My doctor warned me several years ago to watch my weight and diet because I was edging toward diabetes. I heeded his warning and got my A1C level under control by losing weight via a high protein, low carb diet. That was then.
As I suffered setbacks in my mental health, my attitude toward my physical health declined. It may have been consequential. It had to do with finding comfort by eating foods that were not on my diet. Potatoes and breads started working their way back into my diet. Desserts became more regular. Sugary snacks between meals also became more frequent. Finding something to eat or snack on became something to do.
I don't know how much of neglecting my diet was part of prioritizing my care for others ahead of my own needs, but, regardless, I have crossed the line from pre-diabetic in July to diabetic in December. I may be able to reverse the diagnosis by putting my own needs first, but, until I do, I am measuring my glucose levels three times a day and taking Metformin twice a day.
My doctor wanted me to get back in with the behavioral psychologists who deal with diet and exercise, but I don't want to deal with them. If I accept the referral, I will be required to attend zoom meetings so one set of psychologists can tell me that cauliflower is healthier than potatoes, while the exercise psychologists tell me that I need to be more active. I know both are true. I also know that the key to changing my behavior is to make different decisions.
I also believe that medicines I was on that had the side effect of making me want to sleep and to not care about things had more to do with me sleeping and not caring than my general attitude did. I told both my doctor and my psychiatrist that I had no intention of pushing past the side effects of medicine that was treating me for something I didn't have. I am now off those medications, and I feel much more like I did when was active and taking control of my diet.
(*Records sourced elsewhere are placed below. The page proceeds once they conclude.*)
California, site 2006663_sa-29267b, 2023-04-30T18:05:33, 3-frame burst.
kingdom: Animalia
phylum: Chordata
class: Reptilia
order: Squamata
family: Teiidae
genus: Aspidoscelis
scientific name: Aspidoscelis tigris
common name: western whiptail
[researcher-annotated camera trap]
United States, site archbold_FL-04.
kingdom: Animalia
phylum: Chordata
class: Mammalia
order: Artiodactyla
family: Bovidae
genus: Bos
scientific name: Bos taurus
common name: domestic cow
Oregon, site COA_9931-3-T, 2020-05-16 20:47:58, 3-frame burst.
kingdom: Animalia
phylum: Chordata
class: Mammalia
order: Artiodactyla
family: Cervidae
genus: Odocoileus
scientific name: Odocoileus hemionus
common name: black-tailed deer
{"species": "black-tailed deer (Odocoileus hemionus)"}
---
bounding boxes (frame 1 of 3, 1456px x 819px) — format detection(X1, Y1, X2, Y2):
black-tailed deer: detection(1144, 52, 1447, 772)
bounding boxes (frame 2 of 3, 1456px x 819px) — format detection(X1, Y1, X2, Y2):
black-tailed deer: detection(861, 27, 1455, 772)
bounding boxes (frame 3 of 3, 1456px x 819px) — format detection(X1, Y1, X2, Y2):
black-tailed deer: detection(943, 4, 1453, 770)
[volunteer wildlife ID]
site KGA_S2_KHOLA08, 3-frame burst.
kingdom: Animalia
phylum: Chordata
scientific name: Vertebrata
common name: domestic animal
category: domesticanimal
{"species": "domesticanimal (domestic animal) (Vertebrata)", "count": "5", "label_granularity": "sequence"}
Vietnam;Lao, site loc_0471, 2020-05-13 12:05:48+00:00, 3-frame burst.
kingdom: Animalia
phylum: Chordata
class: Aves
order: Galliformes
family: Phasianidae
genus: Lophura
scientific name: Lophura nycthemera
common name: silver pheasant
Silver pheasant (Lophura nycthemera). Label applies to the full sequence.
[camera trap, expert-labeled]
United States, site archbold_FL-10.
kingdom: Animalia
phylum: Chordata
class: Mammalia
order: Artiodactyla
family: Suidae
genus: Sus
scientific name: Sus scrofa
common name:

I was surprised at how much my A1C level rose in six months, but I shouldn't have been. The combination of the medication that made me tired all the time, and dealing with problems other people were bringing into my life because of their poor decisions, had left me such that I neglected many of my own problems. I am now off those medications. I am now accepting the truth that I cannot change the behavior of other people. The only behavior that is within my control to change is my own.
I am not looking for medical advice. I get medical advice from my doctors. I am not asking for advice on programs that might work. My health care provider offers those. I need to be accountable to myself and those who are working with me on this. However, feel free to root for me, pray for me, send good vibes my way, or to send whatever wishes you have for me.
The rest of it is up to me to resolve.